═════ Given records ═════
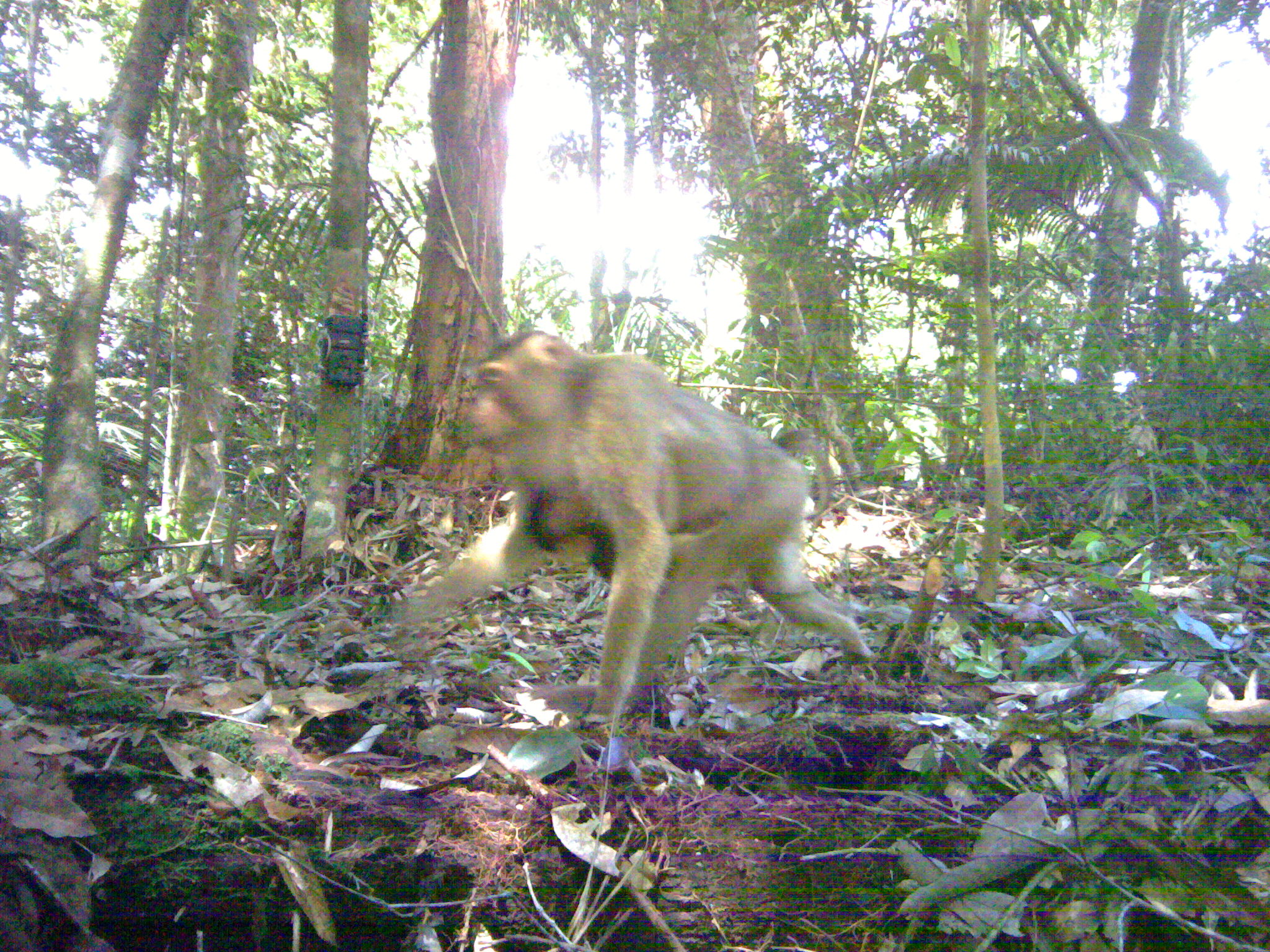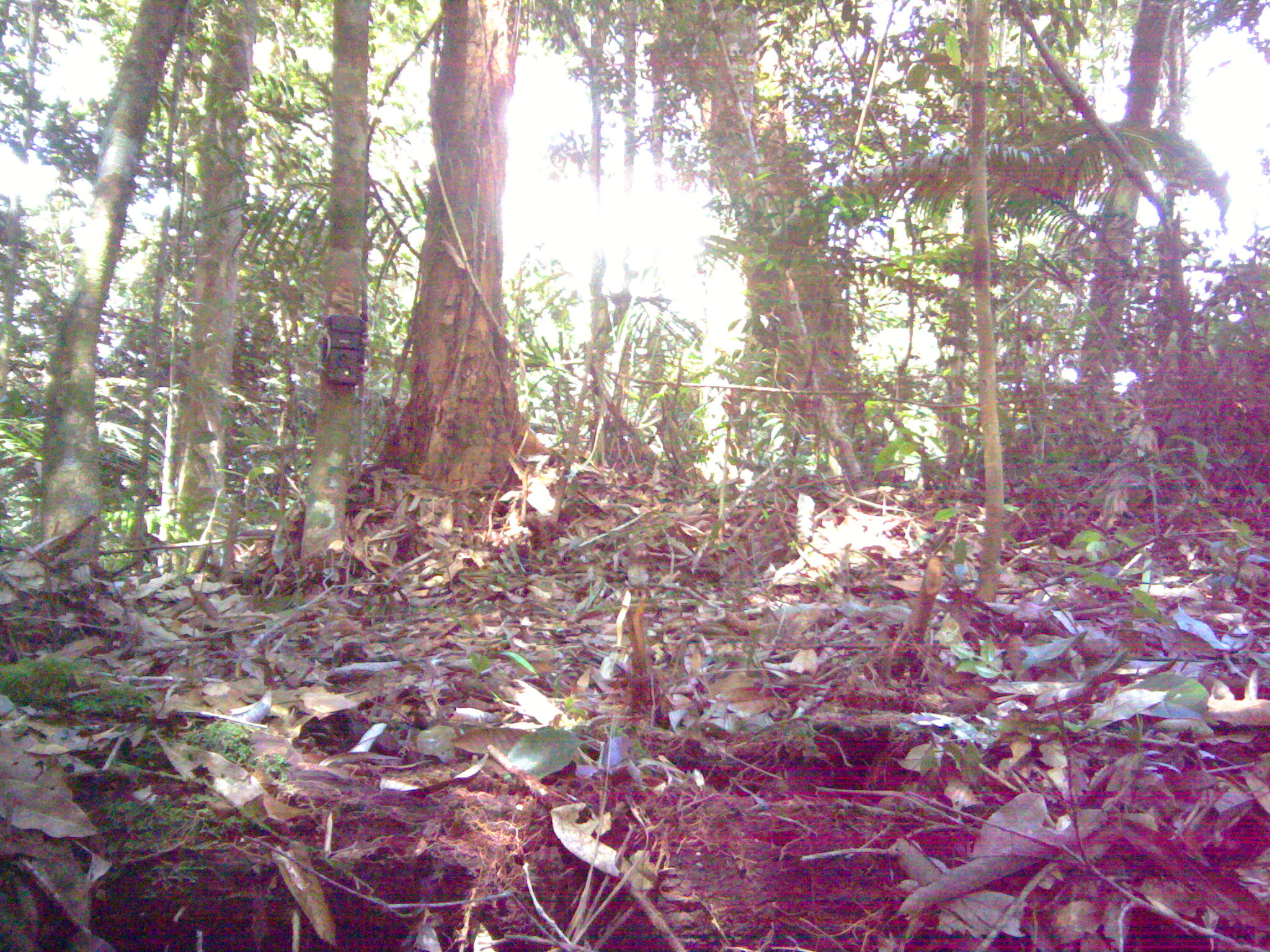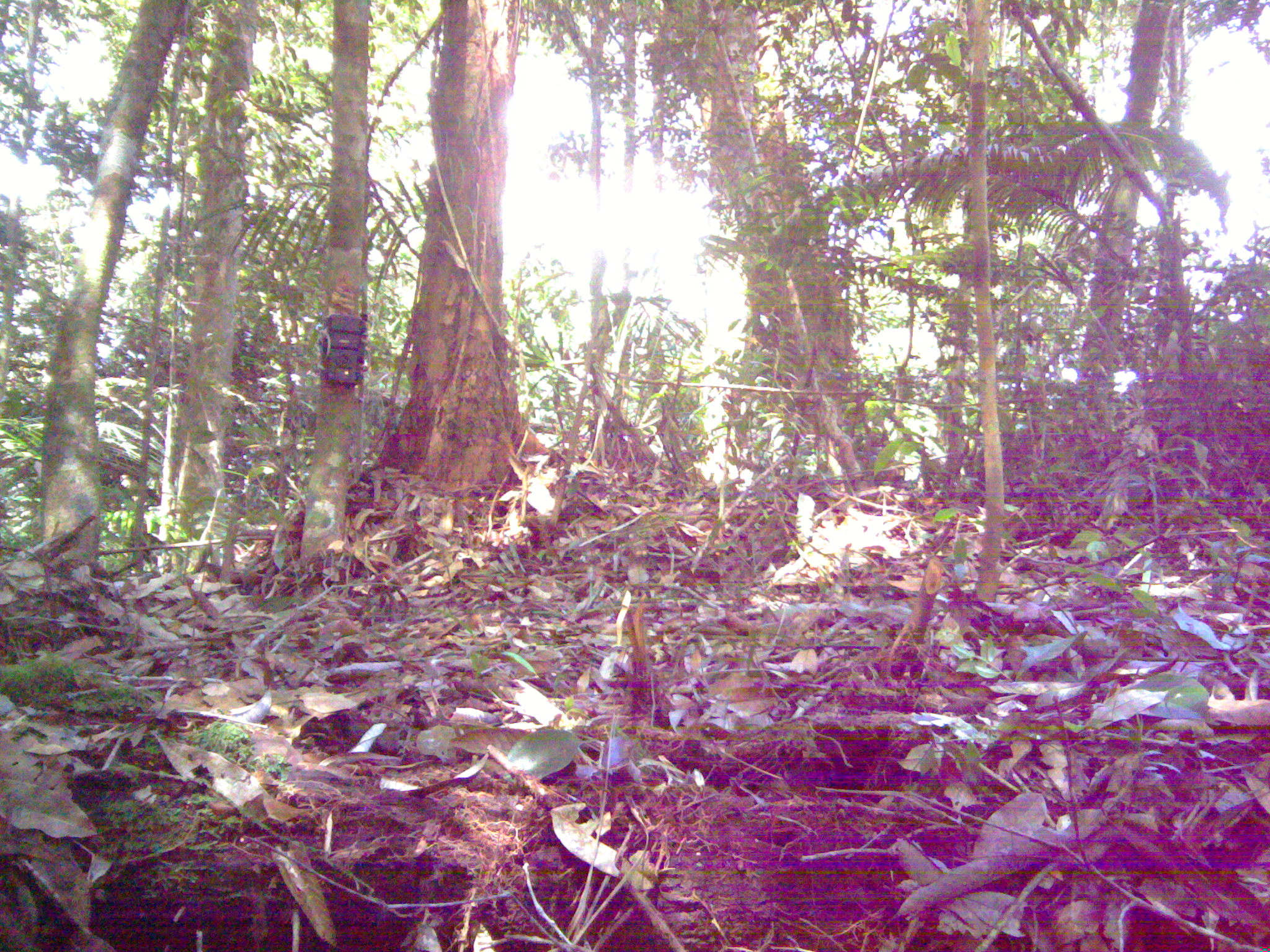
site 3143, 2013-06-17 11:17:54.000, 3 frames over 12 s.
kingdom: Animalia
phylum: Chordata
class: Mammalia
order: Primates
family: Cercopithecidae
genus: Macaca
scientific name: Macaca nemestrina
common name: southern pig-tailed macaque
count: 2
═════
Exercise goal = Your answer should consist of the lines from the line with "kingdom: Animalia" through the last line of the data, set down exactly, both included.

Solution for this problem =
kingdom: Animalia
phylum: Chordata
class: Mammalia
order: Primates
family: Cercopithecidae
genus: Macaca
scientific name: Macaca nemestrina
common name: southern pig-tailed macaque
count: 2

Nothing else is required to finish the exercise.